▶ Given data:

>>>

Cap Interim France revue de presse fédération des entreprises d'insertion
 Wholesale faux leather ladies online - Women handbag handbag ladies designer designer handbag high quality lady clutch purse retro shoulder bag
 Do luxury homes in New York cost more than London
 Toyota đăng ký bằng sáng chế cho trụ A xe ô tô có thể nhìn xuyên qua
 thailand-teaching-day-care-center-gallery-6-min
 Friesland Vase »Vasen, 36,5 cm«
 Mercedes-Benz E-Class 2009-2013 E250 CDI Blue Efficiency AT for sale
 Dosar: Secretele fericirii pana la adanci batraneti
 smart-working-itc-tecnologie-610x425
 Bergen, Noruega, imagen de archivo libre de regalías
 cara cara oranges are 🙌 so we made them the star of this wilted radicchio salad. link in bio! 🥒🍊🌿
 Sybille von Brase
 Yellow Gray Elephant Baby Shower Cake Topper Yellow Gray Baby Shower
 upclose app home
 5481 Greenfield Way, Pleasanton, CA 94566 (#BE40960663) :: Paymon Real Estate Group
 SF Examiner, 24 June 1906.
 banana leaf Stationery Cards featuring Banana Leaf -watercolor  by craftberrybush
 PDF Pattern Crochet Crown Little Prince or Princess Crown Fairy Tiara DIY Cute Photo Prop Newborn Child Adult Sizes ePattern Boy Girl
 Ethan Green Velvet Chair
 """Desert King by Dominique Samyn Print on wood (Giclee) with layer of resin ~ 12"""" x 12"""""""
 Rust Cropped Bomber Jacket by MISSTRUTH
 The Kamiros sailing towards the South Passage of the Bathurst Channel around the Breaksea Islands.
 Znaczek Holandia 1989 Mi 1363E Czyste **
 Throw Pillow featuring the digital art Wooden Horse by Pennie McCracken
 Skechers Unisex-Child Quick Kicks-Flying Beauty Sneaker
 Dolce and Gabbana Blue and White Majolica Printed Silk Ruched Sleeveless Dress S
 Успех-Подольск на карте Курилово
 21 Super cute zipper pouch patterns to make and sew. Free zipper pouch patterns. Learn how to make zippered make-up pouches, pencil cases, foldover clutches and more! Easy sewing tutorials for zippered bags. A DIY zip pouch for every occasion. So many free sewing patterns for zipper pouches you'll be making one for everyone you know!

<<<

▶ What you have to do: The string "Child" marks the lines to copy; report each of them from the data above.

▶ Task result:
 PDF Pattern Crochet Crown Little Prince or Princess Crown Fairy Tiara DIY Cute Photo Prop Newborn Child Adult Sizes ePattern Boy Girl
 Skechers Unisex-Child Quick Kicks-Flying Beauty Sneaker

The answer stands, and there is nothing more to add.